Ein Apple-Techniker muss sich die AirPods von Kunden, die eine mangelhafte Funktion beklagen, nicht mehr genau anschauen. Die eklige Arbeit übernimmt eine Maschine.

AirPods gehen durchaus einmal kaputt - und dann wird Apple mit den Geräten konfrontiert, die durch den engen Körperkontakt schnell unhygienisch werden.

Ob nun ein Fehler vorliegt oder eine Verschmutzung, müssen die Mitarbeiter von Apple nun nicht mehr manuell kontrollieren. Dafür wurde eine kleine Maschine entwickelt, die die Überprüfung automatisiert.
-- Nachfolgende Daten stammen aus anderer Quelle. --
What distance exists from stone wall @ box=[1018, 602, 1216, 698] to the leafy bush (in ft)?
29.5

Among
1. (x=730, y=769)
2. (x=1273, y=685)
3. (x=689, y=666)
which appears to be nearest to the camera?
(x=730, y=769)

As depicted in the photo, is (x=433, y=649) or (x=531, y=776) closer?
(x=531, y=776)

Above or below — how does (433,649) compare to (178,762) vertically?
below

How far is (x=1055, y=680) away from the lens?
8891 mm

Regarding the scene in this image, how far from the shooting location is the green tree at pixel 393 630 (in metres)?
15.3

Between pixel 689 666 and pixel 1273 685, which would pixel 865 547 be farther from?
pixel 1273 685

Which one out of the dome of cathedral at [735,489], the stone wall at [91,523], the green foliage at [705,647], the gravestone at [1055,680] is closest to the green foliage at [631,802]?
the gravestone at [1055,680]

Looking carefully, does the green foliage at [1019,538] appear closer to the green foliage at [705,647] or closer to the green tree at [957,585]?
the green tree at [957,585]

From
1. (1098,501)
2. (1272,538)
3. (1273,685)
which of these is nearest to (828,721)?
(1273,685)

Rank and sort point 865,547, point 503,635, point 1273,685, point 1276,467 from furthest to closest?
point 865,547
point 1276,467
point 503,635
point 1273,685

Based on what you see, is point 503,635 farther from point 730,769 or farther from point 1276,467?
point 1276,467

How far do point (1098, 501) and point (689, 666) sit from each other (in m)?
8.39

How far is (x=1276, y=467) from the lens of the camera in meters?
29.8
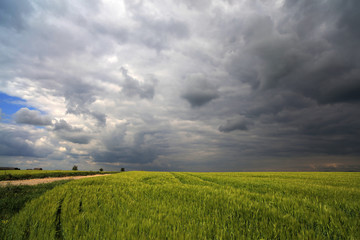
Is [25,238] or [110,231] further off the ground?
[110,231]

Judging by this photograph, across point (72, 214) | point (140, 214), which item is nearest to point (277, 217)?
point (140, 214)

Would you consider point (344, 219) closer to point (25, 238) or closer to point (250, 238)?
point (250, 238)

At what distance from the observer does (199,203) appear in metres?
4.90

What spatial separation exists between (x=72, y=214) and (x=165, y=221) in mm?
2435

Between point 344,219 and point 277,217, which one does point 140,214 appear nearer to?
point 277,217

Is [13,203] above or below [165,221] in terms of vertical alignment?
below

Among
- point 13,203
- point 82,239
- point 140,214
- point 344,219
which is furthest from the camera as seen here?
point 13,203

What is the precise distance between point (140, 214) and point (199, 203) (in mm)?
1798

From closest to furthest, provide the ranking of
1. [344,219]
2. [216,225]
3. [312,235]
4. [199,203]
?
[312,235]
[216,225]
[344,219]
[199,203]

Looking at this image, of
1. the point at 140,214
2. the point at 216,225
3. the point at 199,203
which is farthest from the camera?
the point at 199,203

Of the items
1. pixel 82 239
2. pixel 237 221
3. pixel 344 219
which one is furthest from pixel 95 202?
pixel 344 219

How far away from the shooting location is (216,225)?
331 cm

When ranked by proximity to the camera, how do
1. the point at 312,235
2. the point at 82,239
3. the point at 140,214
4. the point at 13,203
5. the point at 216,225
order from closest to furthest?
the point at 82,239
the point at 312,235
the point at 216,225
the point at 140,214
the point at 13,203

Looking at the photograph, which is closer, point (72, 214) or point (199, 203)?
point (72, 214)
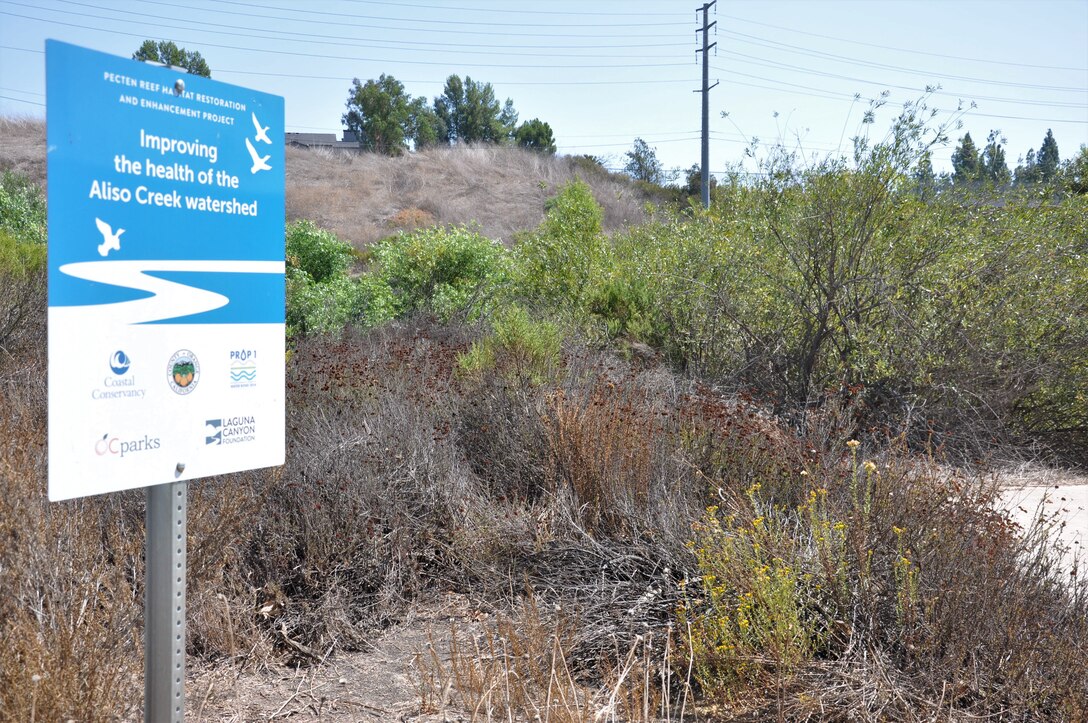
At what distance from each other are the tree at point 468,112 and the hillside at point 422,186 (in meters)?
6.99

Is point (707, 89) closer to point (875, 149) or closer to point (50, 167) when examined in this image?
point (875, 149)

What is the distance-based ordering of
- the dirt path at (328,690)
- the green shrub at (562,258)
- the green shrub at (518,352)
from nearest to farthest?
the dirt path at (328,690)
the green shrub at (518,352)
the green shrub at (562,258)

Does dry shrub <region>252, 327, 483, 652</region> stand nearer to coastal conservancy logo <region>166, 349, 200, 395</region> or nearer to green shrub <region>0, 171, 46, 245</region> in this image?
coastal conservancy logo <region>166, 349, 200, 395</region>

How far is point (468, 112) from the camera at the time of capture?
54438 millimetres

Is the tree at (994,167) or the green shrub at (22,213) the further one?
the green shrub at (22,213)

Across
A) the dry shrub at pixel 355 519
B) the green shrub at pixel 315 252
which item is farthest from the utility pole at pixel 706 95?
the dry shrub at pixel 355 519

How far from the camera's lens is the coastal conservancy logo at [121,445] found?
7.45 feet

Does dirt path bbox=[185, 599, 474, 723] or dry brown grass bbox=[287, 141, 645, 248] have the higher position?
dry brown grass bbox=[287, 141, 645, 248]

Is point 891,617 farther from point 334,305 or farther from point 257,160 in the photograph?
point 334,305

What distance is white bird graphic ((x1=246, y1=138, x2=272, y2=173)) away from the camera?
8.96ft

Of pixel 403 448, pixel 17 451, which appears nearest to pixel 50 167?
pixel 17 451

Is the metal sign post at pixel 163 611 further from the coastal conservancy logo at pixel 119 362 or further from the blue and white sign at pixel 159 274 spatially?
the coastal conservancy logo at pixel 119 362

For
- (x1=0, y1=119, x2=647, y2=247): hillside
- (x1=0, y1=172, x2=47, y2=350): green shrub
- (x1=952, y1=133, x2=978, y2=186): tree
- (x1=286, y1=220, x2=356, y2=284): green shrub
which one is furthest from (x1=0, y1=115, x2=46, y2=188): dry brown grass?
(x1=952, y1=133, x2=978, y2=186): tree

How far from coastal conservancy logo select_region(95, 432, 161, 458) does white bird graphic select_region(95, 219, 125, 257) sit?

Diese Testwerkzeug wurde nun auf Twitter veröffentlicht. Es handelt sich dabei um ein schwarzes Gerät, in das die Ohrhörer eingesteckt werden. Es sieht aus, als sei zumindest ein Teil des Gehäuses mit einem 3D-Drucker erstellt worden. Letztlich handelt es sich um zwei Mikrofone, die auf die Kopfhörer ausgerichtet sind. Und woher kommen die Mikrofone? Die stecken in einem iPhone, das in den Apparat eingesteckt wird. So lässt sich erkennen, ob die Nutzer dreckige Ohren haben oder schlicht der AirPod hinüber ist.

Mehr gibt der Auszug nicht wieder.